* **Exercise prompt**: The copy must match the data word for word and contain no pictures.

* **Excerpted records**:

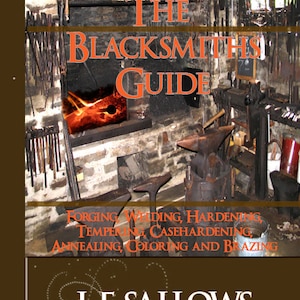 THE BLACKSMITHS GUIDE Metalworking Forging Tools Tempering Casehardening A Complete Manual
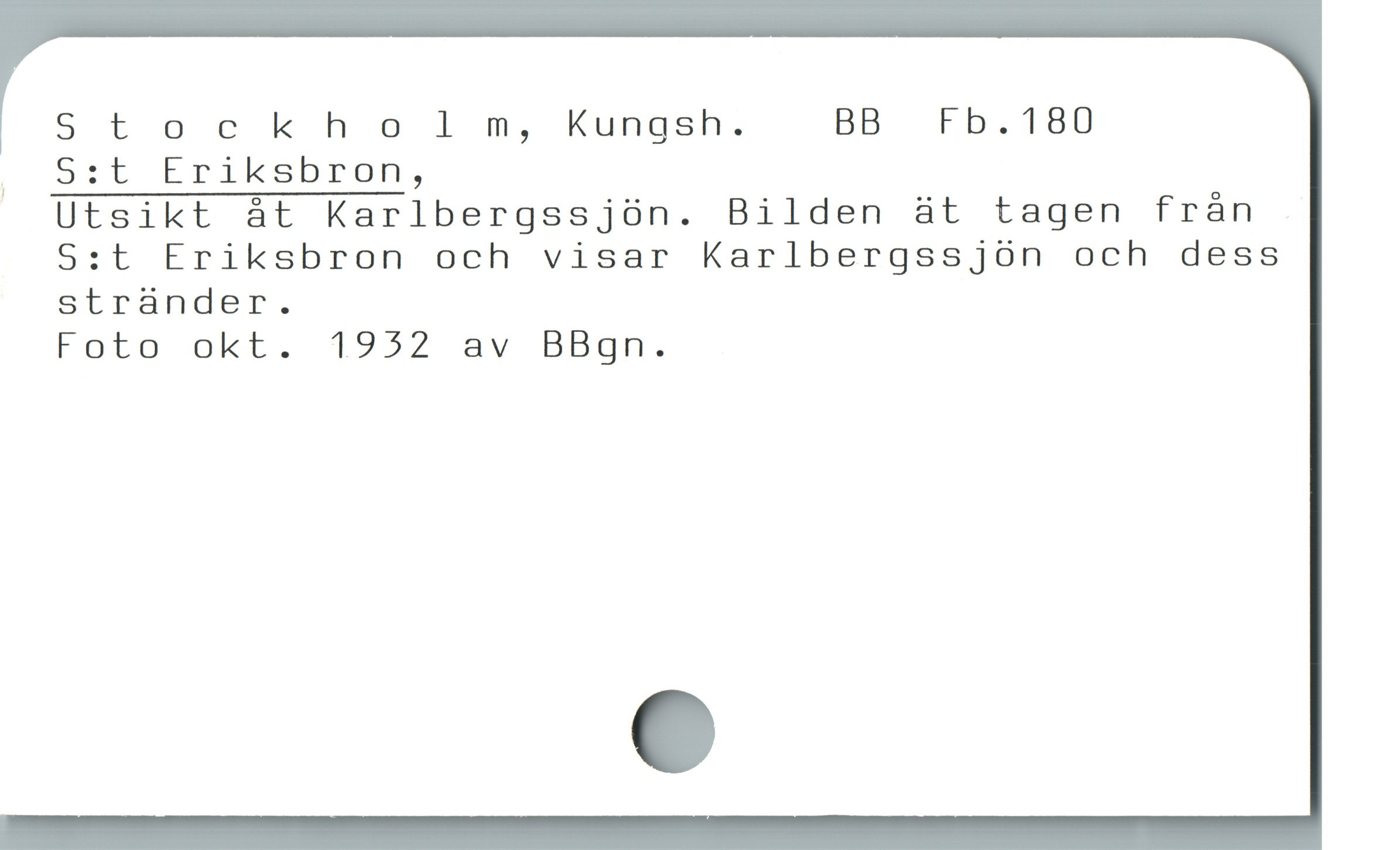  Stochkholm, Kungsh. BB Fb.180

. S:t Eriksbron,
Utsikt åt Karlbergssjön. Bilden ät tagen från
S:t Eriksbron och visar Karlbergssjön och dess
stränder.
Foto okt. 1952 av BBgn.
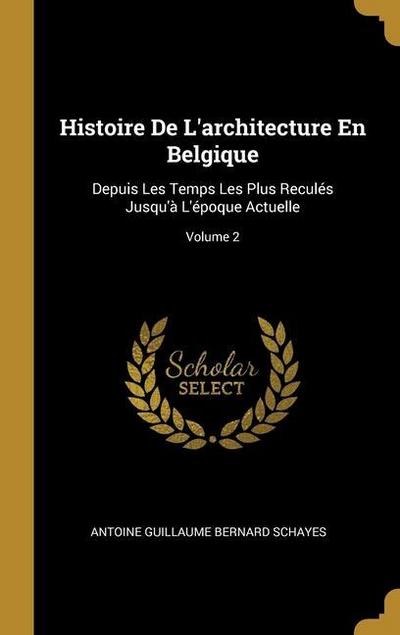 Histoire De L’architecture En Belgique: Depuis Les Temps Les Plus Reculés Jusqu’à L’époque Actuelle; Volume 2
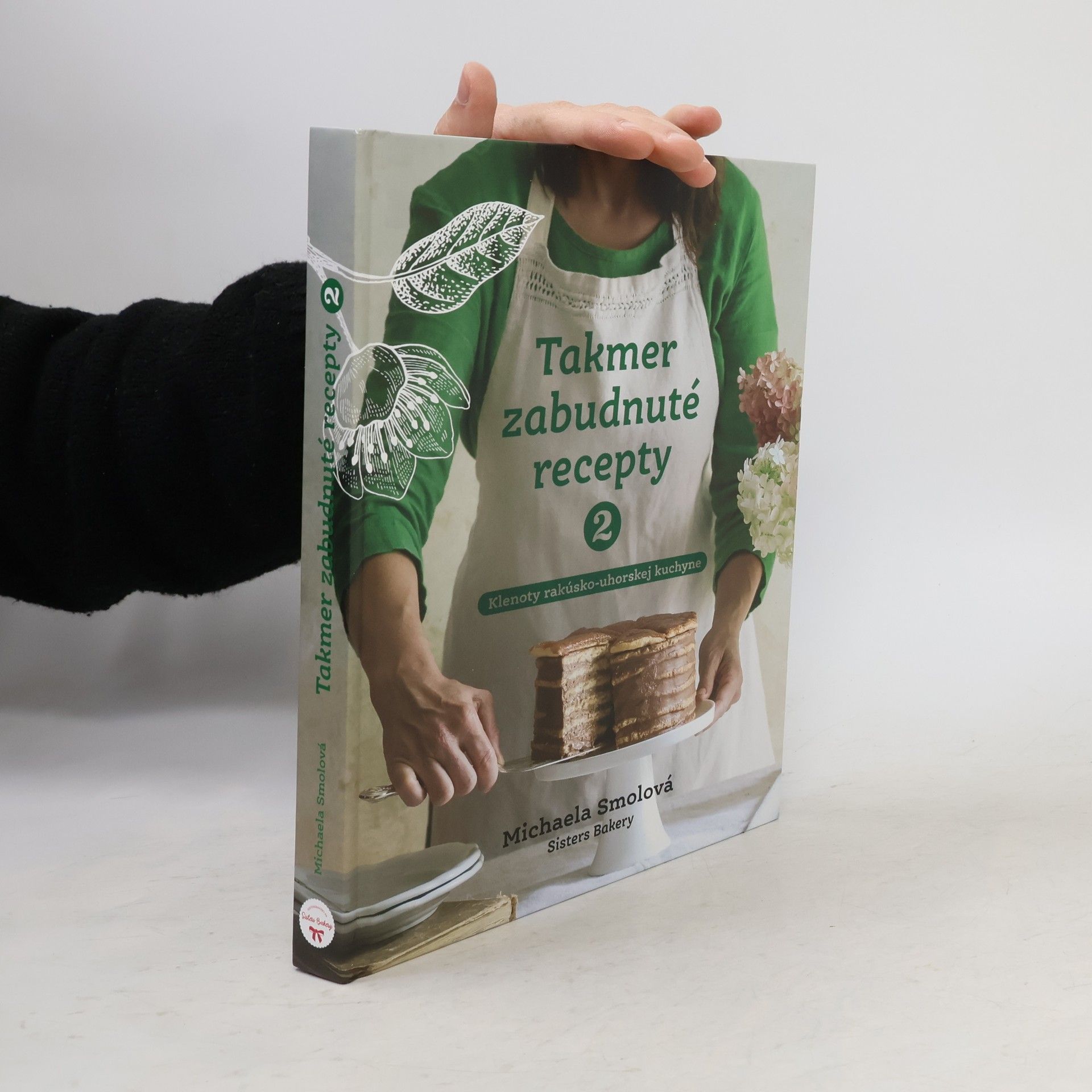 Takmer zabudnuté recepty 2 : klenoty rakúsko-uhorskej kuchyne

* **Expected output**:
 THE BLACKSMITHS GUIDE Metalworking Forging Tools Tempering Casehardening A Complete Manual
  Stochkholm, Kungsh. BB Fb.180

. S:t Eriksbron,
Utsikt åt Karlbergssjön. Bilden ät tagen från
S:t Eriksbron och visar Karlbergssjön och dess
stränder.
Foto okt. 1952 av BBgn.
 Histoire De L’architecture En Belgique: Depuis Les Temps Les Plus Reculés Jusqu’à L’époque Actuelle; Volume 2
 Takmer zabudnuté recepty 2 : klenoty rakúsko-uhorskej kuchyne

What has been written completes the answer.